World-famous architect eyed for SoMa tower project

World-renowned architect Renzo Piano is the frontrunner to design one of the tallest skyscrapers in The City — an 850-foot tower in an area city planners have targeted for denser and taller development.

Piano, who designed the current rebuild of the San Francisco Academy of Sciences, has been in talks with David Choo, president of San Francisco-based California Mortgage and Realty, over designing an 850-foot building for the northwest corner of Mission and First streets — adjacent to the Transbay Terminal.

The company has been purchasing parcels in this area, with a most recent purchase of 51 First St. for $25 million.

Supervisor Chris Daly mentioned Piano’s interest in designing the tower during a Transbay Joint Powers Authority board meeting, when its five members supported moving forward with the $1 billion Transbay Terminal rebuild despite still needing $2 billion to bring high-speed rail to the terminal.

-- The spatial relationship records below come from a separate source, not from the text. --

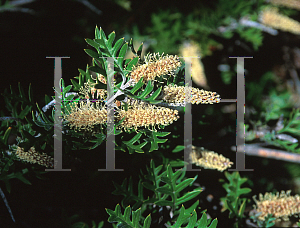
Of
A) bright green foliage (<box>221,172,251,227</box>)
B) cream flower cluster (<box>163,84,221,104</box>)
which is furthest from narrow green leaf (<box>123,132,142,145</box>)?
bright green foliage (<box>221,172,251,227</box>)

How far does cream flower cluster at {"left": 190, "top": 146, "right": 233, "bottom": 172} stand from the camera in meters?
0.75

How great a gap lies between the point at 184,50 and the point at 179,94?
890 millimetres

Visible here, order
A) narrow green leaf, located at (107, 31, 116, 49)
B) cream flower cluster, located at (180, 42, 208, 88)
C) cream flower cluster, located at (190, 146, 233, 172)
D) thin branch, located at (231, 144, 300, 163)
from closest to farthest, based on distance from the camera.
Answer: narrow green leaf, located at (107, 31, 116, 49)
cream flower cluster, located at (190, 146, 233, 172)
thin branch, located at (231, 144, 300, 163)
cream flower cluster, located at (180, 42, 208, 88)

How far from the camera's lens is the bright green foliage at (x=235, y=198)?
0.80 meters

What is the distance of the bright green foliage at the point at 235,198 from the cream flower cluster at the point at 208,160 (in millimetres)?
122

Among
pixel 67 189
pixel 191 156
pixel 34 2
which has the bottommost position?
pixel 67 189

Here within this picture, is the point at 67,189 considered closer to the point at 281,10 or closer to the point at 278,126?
the point at 278,126

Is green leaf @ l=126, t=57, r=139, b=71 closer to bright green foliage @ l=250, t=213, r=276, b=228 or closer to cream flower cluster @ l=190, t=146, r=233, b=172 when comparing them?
cream flower cluster @ l=190, t=146, r=233, b=172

The approval paves the way for one of the largest public works projects in The City’s history, one which will revolutionize the face of transportation in the Bay Area by putting regional buses, Muni, BART and Caltrain under one roof.

Daly said the unanimous vote Friday morning put the $4 billion Transbay Terminal redevelopment project “back on track.” The board is optimistic that if it moves forward with the terminal the needed $2 billion will follow for high-speed rail.

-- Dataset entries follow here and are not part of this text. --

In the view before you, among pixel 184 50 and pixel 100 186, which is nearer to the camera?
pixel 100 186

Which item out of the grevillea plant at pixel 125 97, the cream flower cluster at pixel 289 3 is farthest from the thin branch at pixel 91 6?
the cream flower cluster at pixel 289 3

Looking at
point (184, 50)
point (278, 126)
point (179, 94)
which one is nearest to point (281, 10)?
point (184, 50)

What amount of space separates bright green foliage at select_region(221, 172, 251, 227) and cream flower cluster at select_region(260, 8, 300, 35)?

The board’s vote also supported building a 1,000-foot tower near the transit terminal and kicked off an international competition to design both the terminal and the tower.

The high heights were recommended by The City’s Planning Department as a means to generate much-needed revenue for the project and to improve the 40-acre redevelopment area surrounding the Transbay Terminal.

In addition to the transit tower, the department also recommended a tower of at least 850 feet on the mortgage company’s site and another tower of similar height on a publicly-owned parcel at Howard Street between First and Second streets.